- _Problem_:
Turn the lines of all the records below into a JSON list of strings, one string per line, skipping blank lines and leaving out the pictures.

>> Begin

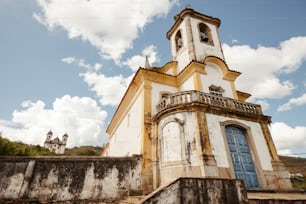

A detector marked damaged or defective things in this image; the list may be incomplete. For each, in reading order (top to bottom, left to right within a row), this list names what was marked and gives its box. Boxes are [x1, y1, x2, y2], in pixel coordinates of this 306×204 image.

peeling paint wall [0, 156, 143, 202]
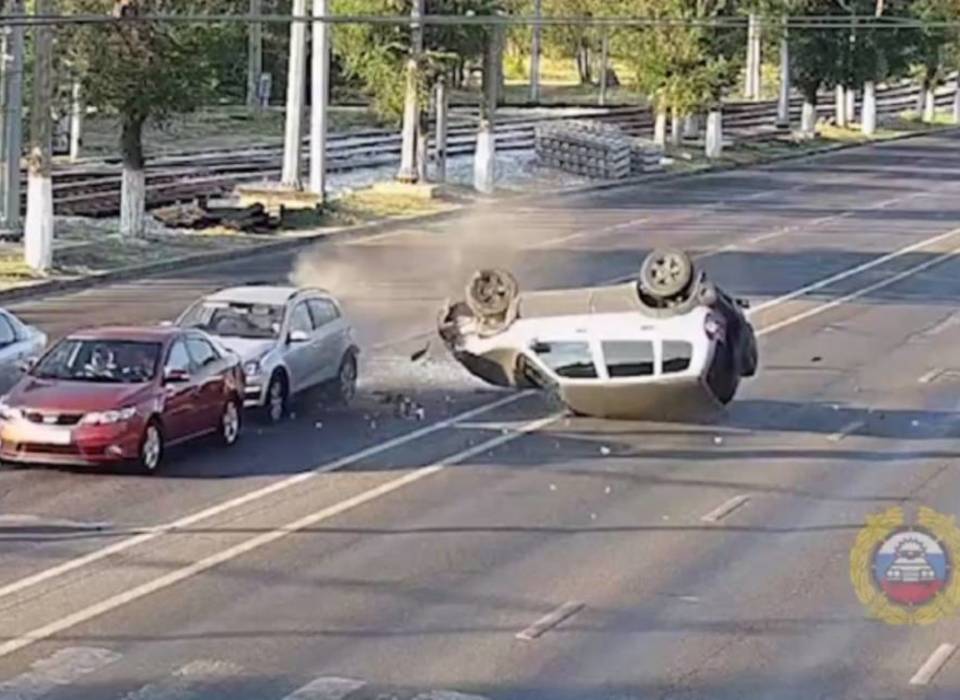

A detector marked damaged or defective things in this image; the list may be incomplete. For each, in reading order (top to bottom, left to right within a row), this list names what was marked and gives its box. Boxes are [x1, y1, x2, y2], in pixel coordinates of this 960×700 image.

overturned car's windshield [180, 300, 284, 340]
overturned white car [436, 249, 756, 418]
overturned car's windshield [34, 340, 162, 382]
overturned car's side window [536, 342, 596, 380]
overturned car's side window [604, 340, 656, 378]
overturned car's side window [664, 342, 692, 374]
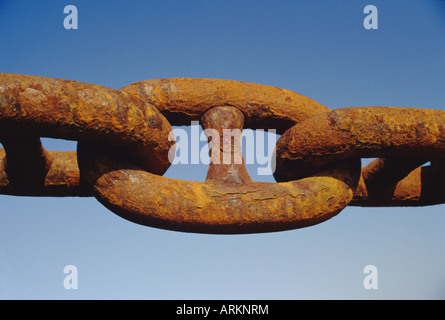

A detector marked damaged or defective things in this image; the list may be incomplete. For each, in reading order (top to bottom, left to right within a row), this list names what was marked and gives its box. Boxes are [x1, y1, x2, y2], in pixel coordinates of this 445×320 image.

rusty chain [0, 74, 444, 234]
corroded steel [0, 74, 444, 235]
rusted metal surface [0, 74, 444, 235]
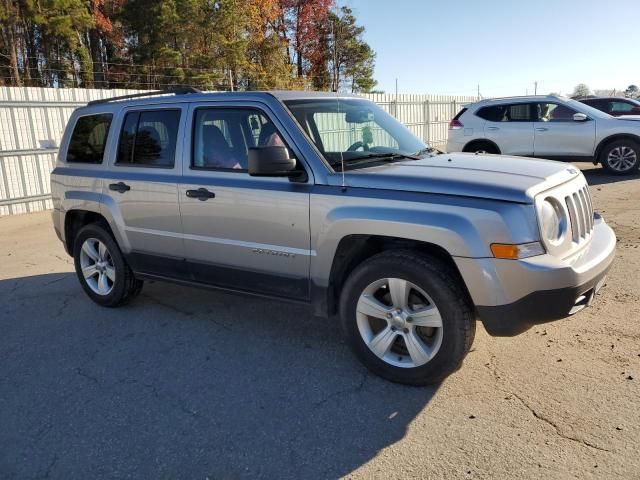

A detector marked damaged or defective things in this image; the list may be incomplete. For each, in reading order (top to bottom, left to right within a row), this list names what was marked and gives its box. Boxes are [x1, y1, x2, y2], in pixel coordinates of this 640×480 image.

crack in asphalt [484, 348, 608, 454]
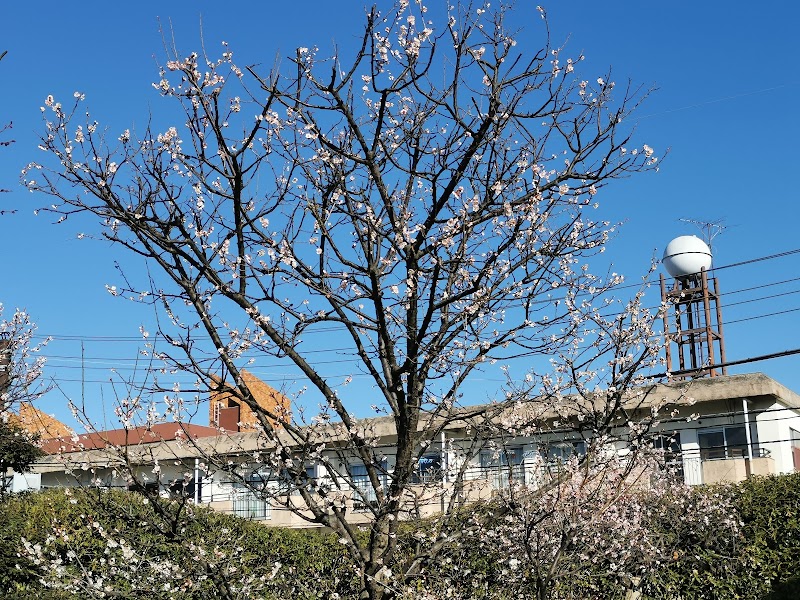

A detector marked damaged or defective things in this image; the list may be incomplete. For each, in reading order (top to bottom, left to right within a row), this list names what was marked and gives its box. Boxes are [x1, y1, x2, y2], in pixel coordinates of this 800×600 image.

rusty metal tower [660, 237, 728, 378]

>> End

- _Full answer_:
[
  "A detector marked damaged or defective things in this image; the list may be incomplete. For each, in reading order (top to bottom, left to right within a row), this list names what was marked and gives its box. Boxes are [x1, y1, x2, y2], in pixel coordinates of this 306×204 image.",
  "peeling paint wall [0, 156, 143, 202]",
  "A detector marked damaged or defective things in this image; the list may be incomplete. For each, in reading order (top to bottom, left to right within a row), this list names what was marked and gives its box. Boxes are [x1, y1, x2, y2], in pixel coordinates of this 960×700 image.",
  "overturned car's windshield [180, 300, 284, 340]",
  "overturned white car [436, 249, 756, 418]",
  "overturned car's windshield [34, 340, 162, 382]",
  "overturned car's side window [536, 342, 596, 380]",
  "overturned car's side window [604, 340, 656, 378]",
  "overturned car's side window [664, 342, 692, 374]",
  "A detector marked damaged or defective things in this image; the list may be incomplete. For each, in reading order (top to bottom, left to right within a row), this list names what was marked and gives its box. Boxes are [x1, y1, x2, y2], in pixel coordinates of this 445×320 image.",
  "rusty chain [0, 74, 444, 234]",
  "corroded steel [0, 74, 444, 235]",
  "rusted metal surface [0, 74, 444, 235]",
  "A detector marked damaged or defective things in this image; the list may be incomplete. For each, in reading order (top to bottom, left to right within a row), this list names what was marked and gives its box. Boxes are [x1, y1, x2, y2], in pixel coordinates of this 640×480 image.",
  "crack in asphalt [484, 348, 608, 454]",
  "A detector marked damaged or defective things in this image; the list may be incomplete. For each, in reading order (top to bottom, left to right within a row), this list names what was marked and gives its box. Boxes are [x1, y1, x2, y2], in pixel coordinates of this 800×600 image.",
  "rusty metal tower [660, 237, 728, 378]"
]